An elevator starts from rest at the ground floor of the building. It experiences an acceleration a=0.500m/s^2 and reaches a velocity of 5.48m/s. What is the floor reached by the moving elevator, knowing that each floor us 3.00m high?
fast elevator ... unclear question ...
according to the answer key its 10 floors (11 floors)
at which floor does the elevator reach final velocity ...
you have the answer
the elevator is traveling almost two floors per second, so it "reaches" well above the 11th floor ... I repeat ... unclear
To find the floor reached by the moving elevator, we need to calculate the distance it travels.
We can use the equation of motion:
v^2 = u^2 + 2as
where:
v = final velocity
u = initial velocity
a = acceleration
s = distance
We know the initial velocity (u) is 0 m/s because the elevator starts from rest. The final velocity (v) is given as 5.48 m/s, and the acceleration (a) is given as 0.500 m/s^2. We need to find the distance traveled (s).

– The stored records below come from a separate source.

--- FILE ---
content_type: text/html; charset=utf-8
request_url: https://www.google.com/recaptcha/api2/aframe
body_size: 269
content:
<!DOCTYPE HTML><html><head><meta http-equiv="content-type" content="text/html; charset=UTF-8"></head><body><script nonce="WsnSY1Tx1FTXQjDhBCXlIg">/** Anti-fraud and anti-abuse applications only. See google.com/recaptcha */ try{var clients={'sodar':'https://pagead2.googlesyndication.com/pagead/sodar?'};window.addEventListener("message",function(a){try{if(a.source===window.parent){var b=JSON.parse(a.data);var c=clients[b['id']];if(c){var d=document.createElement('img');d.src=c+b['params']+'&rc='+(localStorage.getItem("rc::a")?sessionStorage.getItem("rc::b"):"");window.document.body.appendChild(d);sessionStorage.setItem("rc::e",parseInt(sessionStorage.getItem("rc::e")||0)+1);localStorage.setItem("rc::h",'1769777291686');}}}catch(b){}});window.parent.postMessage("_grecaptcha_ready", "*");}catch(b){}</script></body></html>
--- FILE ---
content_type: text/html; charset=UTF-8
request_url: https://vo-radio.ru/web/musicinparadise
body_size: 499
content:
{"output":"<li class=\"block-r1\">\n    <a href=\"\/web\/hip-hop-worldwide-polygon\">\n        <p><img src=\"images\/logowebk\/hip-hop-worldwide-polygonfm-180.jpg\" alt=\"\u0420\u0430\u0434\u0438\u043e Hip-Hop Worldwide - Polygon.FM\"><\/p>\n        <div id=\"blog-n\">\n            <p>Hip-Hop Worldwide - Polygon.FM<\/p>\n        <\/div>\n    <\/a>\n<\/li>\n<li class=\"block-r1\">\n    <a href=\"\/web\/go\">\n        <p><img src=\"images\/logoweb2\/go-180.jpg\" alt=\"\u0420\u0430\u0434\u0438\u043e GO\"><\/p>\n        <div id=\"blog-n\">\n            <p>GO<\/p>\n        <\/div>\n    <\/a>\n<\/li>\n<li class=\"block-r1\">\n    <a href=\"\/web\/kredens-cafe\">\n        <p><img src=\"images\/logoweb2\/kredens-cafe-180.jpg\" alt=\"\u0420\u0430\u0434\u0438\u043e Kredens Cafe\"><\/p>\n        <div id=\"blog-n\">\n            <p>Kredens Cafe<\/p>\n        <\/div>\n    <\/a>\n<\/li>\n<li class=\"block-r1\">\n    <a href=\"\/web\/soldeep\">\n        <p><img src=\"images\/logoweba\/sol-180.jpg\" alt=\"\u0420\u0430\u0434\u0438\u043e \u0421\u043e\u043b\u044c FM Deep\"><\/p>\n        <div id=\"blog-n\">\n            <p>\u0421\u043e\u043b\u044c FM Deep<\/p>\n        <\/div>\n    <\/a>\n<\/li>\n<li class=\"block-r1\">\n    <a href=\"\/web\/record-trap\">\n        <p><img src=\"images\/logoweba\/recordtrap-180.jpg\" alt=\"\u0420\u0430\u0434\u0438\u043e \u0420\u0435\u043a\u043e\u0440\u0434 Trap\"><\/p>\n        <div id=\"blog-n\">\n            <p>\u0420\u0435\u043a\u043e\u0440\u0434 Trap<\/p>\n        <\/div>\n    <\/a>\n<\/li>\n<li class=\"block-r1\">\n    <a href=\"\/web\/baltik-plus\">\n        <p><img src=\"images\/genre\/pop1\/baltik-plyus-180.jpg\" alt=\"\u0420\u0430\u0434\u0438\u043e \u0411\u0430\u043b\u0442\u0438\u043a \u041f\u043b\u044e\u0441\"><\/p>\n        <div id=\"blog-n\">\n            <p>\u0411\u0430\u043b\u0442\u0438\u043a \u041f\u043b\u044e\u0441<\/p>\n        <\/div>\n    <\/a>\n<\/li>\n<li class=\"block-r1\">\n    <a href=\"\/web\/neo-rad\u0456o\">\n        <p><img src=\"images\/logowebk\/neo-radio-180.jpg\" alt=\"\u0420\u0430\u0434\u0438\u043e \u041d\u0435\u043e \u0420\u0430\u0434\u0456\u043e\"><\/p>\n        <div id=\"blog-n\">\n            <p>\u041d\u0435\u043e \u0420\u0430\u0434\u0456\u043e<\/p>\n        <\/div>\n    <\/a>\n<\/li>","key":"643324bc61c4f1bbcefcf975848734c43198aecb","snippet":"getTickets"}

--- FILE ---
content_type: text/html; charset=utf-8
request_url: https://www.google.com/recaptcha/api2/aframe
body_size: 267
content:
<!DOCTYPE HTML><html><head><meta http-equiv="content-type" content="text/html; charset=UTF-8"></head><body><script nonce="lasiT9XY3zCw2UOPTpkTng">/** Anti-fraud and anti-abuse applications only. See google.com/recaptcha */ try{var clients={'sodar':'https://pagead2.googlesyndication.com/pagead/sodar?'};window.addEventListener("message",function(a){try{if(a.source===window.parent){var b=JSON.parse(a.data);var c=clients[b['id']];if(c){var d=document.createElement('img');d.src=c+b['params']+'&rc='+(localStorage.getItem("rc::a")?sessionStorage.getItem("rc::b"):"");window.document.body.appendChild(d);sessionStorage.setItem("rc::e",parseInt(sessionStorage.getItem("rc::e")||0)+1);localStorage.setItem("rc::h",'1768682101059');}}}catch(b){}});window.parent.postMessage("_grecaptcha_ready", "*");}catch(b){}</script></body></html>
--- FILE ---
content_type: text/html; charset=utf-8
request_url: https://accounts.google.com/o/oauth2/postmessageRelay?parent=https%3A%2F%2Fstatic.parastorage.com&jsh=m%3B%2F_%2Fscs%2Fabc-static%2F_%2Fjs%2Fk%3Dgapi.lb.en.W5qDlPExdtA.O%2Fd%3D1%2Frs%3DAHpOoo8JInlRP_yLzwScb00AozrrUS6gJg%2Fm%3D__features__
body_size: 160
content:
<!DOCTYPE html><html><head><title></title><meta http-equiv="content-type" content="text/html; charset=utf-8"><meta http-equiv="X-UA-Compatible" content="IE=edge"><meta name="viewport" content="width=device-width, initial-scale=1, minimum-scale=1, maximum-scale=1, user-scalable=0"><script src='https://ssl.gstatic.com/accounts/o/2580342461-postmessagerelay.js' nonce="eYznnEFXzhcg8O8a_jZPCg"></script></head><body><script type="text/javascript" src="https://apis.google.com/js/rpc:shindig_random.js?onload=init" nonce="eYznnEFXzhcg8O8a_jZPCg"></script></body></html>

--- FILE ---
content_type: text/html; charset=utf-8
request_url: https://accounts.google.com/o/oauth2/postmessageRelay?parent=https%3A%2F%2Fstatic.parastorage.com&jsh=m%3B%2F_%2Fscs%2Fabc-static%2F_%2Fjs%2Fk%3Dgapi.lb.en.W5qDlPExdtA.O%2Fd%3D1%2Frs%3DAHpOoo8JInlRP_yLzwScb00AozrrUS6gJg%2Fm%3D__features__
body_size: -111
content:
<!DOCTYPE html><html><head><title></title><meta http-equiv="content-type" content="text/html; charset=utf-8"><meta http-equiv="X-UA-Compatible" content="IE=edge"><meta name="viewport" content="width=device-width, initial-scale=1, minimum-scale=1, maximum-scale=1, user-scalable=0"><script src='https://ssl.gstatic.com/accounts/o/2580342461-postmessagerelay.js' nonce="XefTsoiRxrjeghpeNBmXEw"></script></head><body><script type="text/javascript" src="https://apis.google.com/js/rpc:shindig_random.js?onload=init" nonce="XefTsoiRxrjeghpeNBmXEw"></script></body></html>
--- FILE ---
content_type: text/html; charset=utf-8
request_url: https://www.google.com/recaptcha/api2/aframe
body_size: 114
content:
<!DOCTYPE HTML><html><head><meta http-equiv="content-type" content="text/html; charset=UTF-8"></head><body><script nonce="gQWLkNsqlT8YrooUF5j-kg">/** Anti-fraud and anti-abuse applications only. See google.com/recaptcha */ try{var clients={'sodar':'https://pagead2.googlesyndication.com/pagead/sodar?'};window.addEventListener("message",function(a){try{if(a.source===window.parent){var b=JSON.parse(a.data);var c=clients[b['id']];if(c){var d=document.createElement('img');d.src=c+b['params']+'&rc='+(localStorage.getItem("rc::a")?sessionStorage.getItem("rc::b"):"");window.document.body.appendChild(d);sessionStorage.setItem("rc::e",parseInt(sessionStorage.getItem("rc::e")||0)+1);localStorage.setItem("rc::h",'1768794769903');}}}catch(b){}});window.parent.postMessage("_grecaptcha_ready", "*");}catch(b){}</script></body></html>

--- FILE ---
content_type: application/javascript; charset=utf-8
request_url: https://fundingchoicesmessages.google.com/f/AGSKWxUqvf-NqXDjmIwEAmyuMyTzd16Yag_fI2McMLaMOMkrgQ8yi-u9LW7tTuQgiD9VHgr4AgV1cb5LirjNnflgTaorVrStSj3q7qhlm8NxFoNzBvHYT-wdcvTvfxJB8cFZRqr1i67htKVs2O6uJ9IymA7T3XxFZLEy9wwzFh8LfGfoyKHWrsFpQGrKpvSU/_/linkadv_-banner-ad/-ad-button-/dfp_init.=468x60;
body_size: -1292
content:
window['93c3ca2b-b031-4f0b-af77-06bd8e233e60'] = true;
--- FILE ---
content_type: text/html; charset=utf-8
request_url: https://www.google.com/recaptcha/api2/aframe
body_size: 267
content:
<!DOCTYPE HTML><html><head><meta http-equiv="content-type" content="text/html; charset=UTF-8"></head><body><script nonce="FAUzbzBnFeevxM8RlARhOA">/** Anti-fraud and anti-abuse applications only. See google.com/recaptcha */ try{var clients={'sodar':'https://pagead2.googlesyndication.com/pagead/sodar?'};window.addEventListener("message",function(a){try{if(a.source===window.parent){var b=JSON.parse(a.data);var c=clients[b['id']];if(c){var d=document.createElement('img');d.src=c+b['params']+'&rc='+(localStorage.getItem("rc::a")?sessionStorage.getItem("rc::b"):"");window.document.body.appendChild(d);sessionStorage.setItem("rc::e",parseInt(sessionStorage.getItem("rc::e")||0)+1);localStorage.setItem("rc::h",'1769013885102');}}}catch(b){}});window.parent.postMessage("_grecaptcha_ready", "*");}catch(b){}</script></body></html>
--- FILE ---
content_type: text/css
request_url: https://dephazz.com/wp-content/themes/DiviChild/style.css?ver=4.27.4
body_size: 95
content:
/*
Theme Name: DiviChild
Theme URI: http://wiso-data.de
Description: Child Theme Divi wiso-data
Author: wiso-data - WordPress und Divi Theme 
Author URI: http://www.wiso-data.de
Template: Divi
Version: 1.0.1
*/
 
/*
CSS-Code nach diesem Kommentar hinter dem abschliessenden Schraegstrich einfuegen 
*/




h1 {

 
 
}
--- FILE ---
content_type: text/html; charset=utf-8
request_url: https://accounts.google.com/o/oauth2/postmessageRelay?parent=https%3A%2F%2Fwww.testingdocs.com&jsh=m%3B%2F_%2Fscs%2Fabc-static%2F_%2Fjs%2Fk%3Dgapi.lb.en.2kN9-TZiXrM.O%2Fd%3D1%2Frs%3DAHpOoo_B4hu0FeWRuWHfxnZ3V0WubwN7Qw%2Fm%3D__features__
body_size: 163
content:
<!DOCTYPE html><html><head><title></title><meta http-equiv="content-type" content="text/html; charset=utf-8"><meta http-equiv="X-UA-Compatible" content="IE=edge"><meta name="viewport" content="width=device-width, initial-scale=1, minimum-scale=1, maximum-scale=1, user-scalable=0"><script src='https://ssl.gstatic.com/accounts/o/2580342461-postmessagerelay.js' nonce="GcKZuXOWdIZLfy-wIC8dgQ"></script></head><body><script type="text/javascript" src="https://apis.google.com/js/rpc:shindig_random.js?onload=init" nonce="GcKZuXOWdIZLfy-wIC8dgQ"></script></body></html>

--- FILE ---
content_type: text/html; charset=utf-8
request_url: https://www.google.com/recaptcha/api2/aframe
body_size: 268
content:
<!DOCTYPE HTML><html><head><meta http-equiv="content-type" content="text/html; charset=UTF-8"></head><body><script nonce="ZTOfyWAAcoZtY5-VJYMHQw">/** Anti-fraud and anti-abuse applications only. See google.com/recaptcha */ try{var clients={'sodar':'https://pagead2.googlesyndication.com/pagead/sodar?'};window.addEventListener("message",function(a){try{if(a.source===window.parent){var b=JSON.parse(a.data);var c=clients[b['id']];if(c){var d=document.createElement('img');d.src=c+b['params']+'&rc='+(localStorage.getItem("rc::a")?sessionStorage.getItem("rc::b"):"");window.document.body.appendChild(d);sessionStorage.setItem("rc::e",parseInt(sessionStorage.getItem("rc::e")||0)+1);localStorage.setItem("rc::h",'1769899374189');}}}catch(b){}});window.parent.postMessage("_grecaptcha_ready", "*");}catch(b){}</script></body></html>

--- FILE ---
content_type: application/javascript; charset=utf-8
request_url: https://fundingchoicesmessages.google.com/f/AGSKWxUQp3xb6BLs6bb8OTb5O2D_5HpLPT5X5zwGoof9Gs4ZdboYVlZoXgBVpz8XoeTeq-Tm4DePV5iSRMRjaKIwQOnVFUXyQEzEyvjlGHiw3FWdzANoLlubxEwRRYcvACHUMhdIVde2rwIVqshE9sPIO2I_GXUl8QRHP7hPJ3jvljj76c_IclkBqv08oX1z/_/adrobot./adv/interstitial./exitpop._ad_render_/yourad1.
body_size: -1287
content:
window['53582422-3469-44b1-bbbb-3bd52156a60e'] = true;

Rearranging the equation, we get:
s = (v^2 - u^2) / (2a)
Let's substitute the given values:
s = (5.48^2 - 0^2) / (2 * 0.500)
s = 30.0104 / 1.000
s = 30.0104 m
Since each floor is 3.00 m high, we can now determine the floor reached by dividing the distance traveled by the height of each floor:
floor = s / height of each floor
floor = 30.0104 m / 3.00 m
floor = 10.0035
Therefore, the moving elevator reaches the 10th floor.